* _Given problem a_
Pick out each line in the listing below that contains the string "tall". Case counts.

* _Excerpt provided_
Wikidata:WikiProject LD4 Wikidata Affinity Group/Affinity Group Calls/Meeting Notes/2019-11-05

Call details[edit]

Date: 2022-11-05
Topic: Using Wikidata to Describe the Structure of a Book
Presenters: Martin Poulter
Link to original agenda with link to recording: https://docs.google.com/document/d/1e09HBXcLQxGJggEjGiaurZPLt9V4DKA5jLbb9bmbFuA/edit#heading=h.5guy9bys0yai

Presentation material[edit]

Martin’s Slides

Notes[edit]

Notability
- Wikidata tries to capture top levels of FRBR
- You wouldn’t normally capture individual items in Wikidata unless they are special collections material--not mass-produced things
Showcase query https://w.wiki/BQG
- Shows us that google books has this book and --could look for later editions of political books that Google books has
Mass-produced books not generally notable
An individual biography in A Dictionary of the Booksellers and Printers - just two lines of text! - is notable enough for Wikidata
- Anything that has a page on any of the Wikimedia projects can be represented in Wikidata
- This book has a page in Wikisource, and so does each individual biography

Wikisource
- Free library--bit like Gutenberg, but better
- Any freely available text is in scope
- It’s a community who do volunteer to share knowledge and promote research
- Take scans of a book and fix OCR (optical character recognition)
  - Fixed by human users to make a verified electronic version of the text
  - Different than wikipedia--just judging what text is visible on page and capturing some of the layout and appearance
  - Transcription project going on now for 1860 Leaves of Grass by Walt Whitman
    - Yellow means page is fair representation of text
    - Yellow then becomes promoted to green once checked by 2 users
    - Blue pages have something complicated--an image, page not legible, etc
    - Big task of transcribing book is broken into small pieces that community can contribute to
    - Made available in ebook formats that people can download
- Wikidata and Wikisource
  - Book editions have Wikidata representations
  - Author profiles and topic profiles
    - Author--get birth and death years
    - Authority control links
    - Wikipedia article
    - All of this information drawn in from Wikidata
- Biggest achievement of english Wikisource (French is biggest) is out of copyright Dictionary of National Biography (nation is UK)

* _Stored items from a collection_
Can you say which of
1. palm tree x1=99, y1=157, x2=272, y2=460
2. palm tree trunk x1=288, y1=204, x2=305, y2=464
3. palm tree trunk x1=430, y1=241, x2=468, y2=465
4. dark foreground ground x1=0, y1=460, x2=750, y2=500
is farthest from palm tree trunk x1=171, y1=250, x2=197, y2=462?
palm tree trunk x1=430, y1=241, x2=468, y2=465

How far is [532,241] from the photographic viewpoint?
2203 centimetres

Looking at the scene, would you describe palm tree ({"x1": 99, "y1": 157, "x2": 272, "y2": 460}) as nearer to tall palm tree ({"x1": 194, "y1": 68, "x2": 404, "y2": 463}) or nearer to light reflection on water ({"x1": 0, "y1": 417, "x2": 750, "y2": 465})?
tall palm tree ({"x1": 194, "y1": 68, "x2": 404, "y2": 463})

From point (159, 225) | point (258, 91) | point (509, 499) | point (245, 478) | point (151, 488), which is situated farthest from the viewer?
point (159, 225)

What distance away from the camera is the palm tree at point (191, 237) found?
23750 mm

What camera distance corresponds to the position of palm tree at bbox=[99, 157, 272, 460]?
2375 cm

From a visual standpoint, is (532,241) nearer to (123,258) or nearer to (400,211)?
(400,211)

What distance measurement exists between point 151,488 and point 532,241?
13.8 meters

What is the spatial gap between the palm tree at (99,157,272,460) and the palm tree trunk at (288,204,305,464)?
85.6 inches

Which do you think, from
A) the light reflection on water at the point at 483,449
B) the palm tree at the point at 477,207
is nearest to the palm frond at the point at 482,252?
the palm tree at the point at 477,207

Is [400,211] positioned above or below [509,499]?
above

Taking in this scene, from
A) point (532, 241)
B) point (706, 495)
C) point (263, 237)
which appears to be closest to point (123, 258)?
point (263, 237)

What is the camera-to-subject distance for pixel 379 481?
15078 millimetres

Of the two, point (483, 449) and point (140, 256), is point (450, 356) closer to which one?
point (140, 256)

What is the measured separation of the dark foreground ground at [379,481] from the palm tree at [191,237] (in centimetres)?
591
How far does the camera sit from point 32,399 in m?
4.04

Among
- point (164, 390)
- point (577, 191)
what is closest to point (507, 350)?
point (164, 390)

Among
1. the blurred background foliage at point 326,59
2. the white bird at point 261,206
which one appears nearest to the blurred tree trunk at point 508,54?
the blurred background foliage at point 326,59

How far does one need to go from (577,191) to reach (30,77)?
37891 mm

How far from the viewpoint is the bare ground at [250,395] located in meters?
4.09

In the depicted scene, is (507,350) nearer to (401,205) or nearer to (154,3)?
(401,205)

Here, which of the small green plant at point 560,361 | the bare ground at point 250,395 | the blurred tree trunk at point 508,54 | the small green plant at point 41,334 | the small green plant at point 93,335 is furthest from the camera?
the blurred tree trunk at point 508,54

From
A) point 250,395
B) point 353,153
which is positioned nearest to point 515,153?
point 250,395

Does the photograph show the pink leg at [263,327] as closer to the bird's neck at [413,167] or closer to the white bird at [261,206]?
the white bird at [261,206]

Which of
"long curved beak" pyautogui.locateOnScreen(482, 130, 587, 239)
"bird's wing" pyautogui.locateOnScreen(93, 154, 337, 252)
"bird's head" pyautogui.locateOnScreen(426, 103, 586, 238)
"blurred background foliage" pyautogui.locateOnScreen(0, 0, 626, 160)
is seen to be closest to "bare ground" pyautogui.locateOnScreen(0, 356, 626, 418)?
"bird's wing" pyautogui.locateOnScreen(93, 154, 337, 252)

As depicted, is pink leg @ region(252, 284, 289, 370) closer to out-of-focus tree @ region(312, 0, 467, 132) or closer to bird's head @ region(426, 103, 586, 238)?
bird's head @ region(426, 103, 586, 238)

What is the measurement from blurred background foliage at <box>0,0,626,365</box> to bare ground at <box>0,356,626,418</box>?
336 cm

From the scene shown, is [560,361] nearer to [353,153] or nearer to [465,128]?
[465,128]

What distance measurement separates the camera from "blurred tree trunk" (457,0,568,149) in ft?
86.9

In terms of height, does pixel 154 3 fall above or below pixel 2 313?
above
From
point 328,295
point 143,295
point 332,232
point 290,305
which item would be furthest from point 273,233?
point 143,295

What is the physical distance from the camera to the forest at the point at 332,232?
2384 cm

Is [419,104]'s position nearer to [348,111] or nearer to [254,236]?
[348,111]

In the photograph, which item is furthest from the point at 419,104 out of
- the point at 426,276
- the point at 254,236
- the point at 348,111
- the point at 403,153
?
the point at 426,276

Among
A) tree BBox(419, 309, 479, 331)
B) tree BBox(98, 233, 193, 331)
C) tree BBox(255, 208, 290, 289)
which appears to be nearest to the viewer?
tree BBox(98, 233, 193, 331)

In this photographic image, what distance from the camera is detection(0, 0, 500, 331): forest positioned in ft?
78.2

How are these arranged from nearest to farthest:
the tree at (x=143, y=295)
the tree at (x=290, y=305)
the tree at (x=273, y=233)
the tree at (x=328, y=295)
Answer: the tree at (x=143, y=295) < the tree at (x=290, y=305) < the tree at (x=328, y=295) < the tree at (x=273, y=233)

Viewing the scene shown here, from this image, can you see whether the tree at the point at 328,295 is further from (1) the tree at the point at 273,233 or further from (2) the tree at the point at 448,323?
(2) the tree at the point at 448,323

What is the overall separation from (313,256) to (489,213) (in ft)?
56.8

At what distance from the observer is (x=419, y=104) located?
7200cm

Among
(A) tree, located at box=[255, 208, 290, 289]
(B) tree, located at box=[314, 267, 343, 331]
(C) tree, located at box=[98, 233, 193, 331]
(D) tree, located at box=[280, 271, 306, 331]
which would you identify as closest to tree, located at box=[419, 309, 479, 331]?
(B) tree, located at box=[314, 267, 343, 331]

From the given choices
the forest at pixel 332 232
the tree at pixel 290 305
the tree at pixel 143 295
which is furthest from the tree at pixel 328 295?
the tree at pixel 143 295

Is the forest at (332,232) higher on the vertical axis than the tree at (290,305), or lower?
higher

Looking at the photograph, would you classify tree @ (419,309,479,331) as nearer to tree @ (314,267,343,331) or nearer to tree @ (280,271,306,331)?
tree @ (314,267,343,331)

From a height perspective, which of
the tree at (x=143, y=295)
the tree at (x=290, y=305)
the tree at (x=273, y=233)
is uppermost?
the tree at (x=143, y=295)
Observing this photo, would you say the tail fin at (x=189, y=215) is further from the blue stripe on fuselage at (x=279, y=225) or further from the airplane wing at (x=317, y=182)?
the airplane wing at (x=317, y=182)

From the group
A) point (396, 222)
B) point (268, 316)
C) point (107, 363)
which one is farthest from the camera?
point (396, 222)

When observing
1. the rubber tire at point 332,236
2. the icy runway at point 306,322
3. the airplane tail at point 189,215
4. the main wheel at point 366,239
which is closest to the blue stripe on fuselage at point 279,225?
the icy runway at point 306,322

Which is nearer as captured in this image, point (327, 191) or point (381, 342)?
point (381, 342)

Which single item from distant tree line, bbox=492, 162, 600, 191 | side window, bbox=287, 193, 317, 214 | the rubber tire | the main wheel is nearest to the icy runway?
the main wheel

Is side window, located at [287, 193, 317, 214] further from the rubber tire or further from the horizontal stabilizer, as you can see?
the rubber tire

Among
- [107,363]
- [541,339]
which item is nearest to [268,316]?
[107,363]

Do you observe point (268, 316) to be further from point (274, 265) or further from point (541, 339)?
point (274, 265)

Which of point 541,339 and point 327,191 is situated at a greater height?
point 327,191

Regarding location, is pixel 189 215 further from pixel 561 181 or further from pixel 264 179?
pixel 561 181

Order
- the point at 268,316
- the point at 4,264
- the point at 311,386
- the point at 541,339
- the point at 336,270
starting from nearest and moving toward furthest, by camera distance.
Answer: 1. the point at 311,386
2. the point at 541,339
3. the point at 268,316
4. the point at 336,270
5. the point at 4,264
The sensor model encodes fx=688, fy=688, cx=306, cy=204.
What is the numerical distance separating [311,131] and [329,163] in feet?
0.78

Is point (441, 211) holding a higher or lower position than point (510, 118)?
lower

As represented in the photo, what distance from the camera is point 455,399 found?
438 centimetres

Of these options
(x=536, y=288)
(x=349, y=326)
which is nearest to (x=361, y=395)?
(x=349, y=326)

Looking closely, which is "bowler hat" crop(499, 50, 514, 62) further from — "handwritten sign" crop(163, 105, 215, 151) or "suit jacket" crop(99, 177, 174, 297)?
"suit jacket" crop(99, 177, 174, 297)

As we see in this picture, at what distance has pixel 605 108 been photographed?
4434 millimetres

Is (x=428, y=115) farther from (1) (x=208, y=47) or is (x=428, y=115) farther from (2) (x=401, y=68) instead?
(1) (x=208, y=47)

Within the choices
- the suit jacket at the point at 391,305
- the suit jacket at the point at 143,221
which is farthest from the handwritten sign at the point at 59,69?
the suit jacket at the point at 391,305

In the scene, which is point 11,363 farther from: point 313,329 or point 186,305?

* _Given problem b_
Name each color the meeting notes use to mark page status in the Wikisource transcription work, along with what each color signifies.

* _Final result a_
Looking at the scene, would you describe palm tree ({"x1": 99, "y1": 157, "x2": 272, "y2": 460}) as nearer to tall palm tree ({"x1": 194, "y1": 68, "x2": 404, "y2": 463}) or nearer to light reflection on water ({"x1": 0, "y1": 417, "x2": 750, "y2": 465})?
tall palm tree ({"x1": 194, "y1": 68, "x2": 404, "y2": 463})

* _Final result b_
- Yellow: the page is a fair representation of the text.
- Green: a yellow page is promoted to green once 2 users have checked it.
- Blue: the page has something complicated, such as an image or an illegible page.